All of lore.kernel.org
 help / color / mirror / Atom feed
* [PATCH for-4.16] tools/xenstored: Ignore domain we were unable to restore
@ 2021-10-20 14:45 Julien Grall
  2021-10-20 15:45 ` Ian Jackson
                   ` (2 more replies)
  0 siblings, 3 replies; 5+ messages in thread
From: Julien Grall @ 2021-10-20 14:45 UTC (permalink / raw)
  To: xen-devel; +Cc: julien, Julien Grall, Ian Jackson, Wei Liu, Juergen Gross

From: Julien Grall <jgrall@amazon.com>

Commit 939775cfd3 "handle dying domains in live update" was meant to
handle gracefully dying domain. However, the @releaseDomain watch
will end up to be sent as soon as we finished to restore Xenstored
state.

This may be before Xen reports the domain to be dying (such as if
the guest decided to revoke access to the xenstore page). Consequently
daemon like xenconsoled will not clean-up the domain and it will be
left as a zombie.

To avoid the problem, mark the connection as ignored. This also
requires to tweak conn_can_write() and conn_can_read() to prevent
dereferencing a NULL pointer (the interface will not mapped).

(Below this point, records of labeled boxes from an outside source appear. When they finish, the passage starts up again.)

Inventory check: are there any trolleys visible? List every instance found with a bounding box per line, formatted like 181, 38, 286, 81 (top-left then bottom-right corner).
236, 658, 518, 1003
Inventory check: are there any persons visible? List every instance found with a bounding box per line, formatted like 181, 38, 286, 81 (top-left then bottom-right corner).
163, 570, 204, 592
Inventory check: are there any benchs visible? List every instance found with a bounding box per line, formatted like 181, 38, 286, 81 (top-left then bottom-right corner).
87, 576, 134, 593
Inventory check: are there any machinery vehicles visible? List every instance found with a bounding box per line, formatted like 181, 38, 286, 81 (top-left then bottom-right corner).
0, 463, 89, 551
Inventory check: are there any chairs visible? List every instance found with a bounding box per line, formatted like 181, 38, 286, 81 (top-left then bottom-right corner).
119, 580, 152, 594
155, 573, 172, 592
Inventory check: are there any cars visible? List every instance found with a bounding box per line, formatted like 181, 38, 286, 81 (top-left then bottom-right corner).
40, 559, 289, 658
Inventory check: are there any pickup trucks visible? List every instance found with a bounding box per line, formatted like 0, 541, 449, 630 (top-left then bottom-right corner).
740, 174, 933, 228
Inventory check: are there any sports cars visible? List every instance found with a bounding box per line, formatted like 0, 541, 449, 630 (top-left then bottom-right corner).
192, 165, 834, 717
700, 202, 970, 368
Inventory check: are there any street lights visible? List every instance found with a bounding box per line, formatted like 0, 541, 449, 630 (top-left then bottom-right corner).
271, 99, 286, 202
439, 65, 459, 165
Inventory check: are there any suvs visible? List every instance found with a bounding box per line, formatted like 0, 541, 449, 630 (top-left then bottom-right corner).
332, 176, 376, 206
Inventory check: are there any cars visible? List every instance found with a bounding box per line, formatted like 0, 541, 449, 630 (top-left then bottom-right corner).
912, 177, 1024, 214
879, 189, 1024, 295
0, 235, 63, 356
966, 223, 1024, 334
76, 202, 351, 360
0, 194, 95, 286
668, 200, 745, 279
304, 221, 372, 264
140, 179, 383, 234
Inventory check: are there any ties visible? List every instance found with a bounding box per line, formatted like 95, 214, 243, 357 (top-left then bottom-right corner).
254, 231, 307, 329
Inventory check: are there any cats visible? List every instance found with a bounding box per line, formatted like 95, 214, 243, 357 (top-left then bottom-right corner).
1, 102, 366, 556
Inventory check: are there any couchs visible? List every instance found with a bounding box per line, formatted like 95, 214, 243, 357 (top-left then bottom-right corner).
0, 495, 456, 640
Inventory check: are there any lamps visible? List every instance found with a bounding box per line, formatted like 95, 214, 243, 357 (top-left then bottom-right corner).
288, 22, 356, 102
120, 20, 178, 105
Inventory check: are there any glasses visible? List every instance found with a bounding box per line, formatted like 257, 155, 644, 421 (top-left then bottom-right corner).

The check conn->is_ignored was originally added after the callbacks
because the helpers for a socket connection may close the fd. However,
ignore_connection() will close a socket connection directly. So it is
fine to do the re-order.

Signed-off-by: Julien Grall <jgrall@amazon.com>

---

This issue was originally found when developping commit 939775cfd3.
Unfortunately, due to some miscommunication the wrong patch was sent
upstream. The approach is re-using the one we discussed back then.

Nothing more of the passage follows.